A imagem de Thêmis, a deusa da Justiça, está envolta sob densa névoa aqui por nossas plagas. De olhos vendados, segurando a balança da imparcialidade, do equilíbrio e da igualdade da Justiça, a deusa porta ainda a espada da imposição. O nevoeiro surge com os eventos que abalam o conceito da mais sagrada instituição, o Poder Judiciário.
Na semana passada, foram afastados de suas funções por 90 dias o presidente do Tribunal de Justiça da Bahia e outros cinco magistrados em razão de um suposto esquema de venda de decisões judiciais. Aqui e ali aparecem casos sobre ilícitos cometidos por juízes, o que leva o Conselho Nacional de Justiça a instaurar Processo Administrativo Disciplinar. Desde 2009, foram expulsos 58 juízes acusados de receber R$ 137,4 milhões irregularmente.
A onda criminosa propaga-se pelo país, atingindo a Casa da Justiça. É grave. Afinal, o Poder Judiciário é identificado pela virtude da moral, da verdade e da justiça. Esses fatos maculam sua imagem.
Multiplicam-se os impropérios contra magistrados da Alta Corte, alguns marcados como parciais. Nove recursos no Senado pedem impeachment de ministros. O tiroteio chega ao ex-juiz Sérgio Moro, que teria conversado cinco vezes com Paulo Guedes antes do pleito de outubro de 2018 para tratar de sua ida para o Ministério. Ele nega, mas isso é um petardo sobre sua “imparcialidade”.
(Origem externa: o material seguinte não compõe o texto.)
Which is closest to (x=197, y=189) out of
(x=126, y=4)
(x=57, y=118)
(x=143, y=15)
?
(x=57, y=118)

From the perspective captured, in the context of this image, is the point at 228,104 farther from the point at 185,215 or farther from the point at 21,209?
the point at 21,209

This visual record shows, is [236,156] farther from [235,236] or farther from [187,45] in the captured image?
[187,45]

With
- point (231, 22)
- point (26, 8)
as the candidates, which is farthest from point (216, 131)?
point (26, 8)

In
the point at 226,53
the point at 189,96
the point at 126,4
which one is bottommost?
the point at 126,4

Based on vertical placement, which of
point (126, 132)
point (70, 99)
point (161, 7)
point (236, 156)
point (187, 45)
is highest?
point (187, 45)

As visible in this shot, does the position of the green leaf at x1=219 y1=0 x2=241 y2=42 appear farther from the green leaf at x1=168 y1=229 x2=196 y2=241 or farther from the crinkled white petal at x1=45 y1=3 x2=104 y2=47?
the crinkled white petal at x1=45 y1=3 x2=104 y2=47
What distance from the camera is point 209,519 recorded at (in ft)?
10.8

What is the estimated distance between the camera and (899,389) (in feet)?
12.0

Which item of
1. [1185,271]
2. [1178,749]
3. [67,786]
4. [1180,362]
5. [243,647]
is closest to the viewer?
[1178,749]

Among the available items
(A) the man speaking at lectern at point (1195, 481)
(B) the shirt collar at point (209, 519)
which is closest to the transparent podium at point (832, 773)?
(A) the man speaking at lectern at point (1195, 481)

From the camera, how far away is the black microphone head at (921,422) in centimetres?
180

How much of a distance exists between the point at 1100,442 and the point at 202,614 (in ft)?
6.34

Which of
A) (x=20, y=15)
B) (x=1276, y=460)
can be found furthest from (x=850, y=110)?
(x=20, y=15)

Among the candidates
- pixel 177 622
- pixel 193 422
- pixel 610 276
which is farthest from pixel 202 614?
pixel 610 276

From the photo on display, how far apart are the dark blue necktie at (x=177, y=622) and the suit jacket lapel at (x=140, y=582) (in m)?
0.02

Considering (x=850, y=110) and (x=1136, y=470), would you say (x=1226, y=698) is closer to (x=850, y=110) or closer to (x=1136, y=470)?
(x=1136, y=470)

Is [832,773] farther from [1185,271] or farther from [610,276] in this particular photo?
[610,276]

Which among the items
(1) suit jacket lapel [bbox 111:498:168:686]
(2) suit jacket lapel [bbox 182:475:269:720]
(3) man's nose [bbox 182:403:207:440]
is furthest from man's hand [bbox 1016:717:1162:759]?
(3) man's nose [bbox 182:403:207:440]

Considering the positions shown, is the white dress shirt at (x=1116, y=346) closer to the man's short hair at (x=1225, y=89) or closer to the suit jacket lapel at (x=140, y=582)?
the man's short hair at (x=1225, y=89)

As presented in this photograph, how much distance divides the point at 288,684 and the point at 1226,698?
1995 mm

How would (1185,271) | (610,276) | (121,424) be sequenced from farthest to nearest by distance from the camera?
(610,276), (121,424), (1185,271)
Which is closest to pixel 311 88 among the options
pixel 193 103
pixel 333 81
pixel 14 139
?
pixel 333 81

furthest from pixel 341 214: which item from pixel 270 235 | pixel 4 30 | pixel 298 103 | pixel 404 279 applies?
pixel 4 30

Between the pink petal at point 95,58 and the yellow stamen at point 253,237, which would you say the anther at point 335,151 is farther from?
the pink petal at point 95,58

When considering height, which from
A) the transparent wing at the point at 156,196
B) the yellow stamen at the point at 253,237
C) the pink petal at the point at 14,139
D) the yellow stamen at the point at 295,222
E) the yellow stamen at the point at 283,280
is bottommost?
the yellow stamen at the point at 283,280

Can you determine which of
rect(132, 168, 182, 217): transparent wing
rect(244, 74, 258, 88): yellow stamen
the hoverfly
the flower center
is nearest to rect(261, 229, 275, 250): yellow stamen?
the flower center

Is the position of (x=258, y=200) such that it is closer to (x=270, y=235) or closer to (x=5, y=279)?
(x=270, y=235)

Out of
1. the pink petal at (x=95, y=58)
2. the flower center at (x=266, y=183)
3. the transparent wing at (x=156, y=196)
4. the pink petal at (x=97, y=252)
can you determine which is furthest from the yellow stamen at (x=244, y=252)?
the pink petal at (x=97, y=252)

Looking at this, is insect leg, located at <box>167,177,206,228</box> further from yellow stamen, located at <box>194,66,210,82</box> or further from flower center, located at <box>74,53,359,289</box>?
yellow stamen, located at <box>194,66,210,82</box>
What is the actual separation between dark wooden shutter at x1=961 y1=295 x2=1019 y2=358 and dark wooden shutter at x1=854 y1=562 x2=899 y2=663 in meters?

Nenhuma autoridade pode se escudar no manto sagrado do cargo. O Judiciário há de atentar para comportamentos de seus pares e inaugurar uma nova era de respeito e credibilidade.
Por trás de tudo está o desorganizado Estado brasileiro, com inadequada repartição de recursos e encargos, estrutura deficiente, clientelismo, patrimonialismo, conivência entre políticos e agentes da lei. Há uma teia criminosa nas três instâncias da administração pública.
Não se deve tomar a parte pelo todo. Porém, se denúncias atingem nosso mais alto Tribunal, nas instâncias mais baixas a probabilidade é maior.
Em muitos Estados as administrações são influenciadas por costumes políticos. Infelizmente, o juiz já não se cerca daquela aura do passado e já não assume os traços nobres que Bacon descreveu: “os juízes devem ser mais instruídos do que sutis, mais reverendos do que aclamados, mais circunspetos do que audaciosos. Acima de todas as coisas, a integridade é a virtude que na função os caracteriza”.
O rebaixamento da educação, dos padrões técnicos e da qualidade dos recursos humanos se reflete na banalização da vida pública.
O juiz ainda enfrenta um calvário particular determinada pelo caráter dual do Estado brasileiro. De um lado, o Estado liberal, do equilíbrio entre os Poderes, do império do direito e das garantias individuais. De outro, o Estado assistencial, voltado para a expansão dos direitos sociais.
Isso bate na mesa do juiz: enxurradas de demandas repetitivas em questões trabalhistas, tributárias e previdenciárias visando repor direitos. O próprio Estado é quem mais entope as veias do Judiciário, sem condições de atender as demandas de uma sociedade cada vez mais exigente.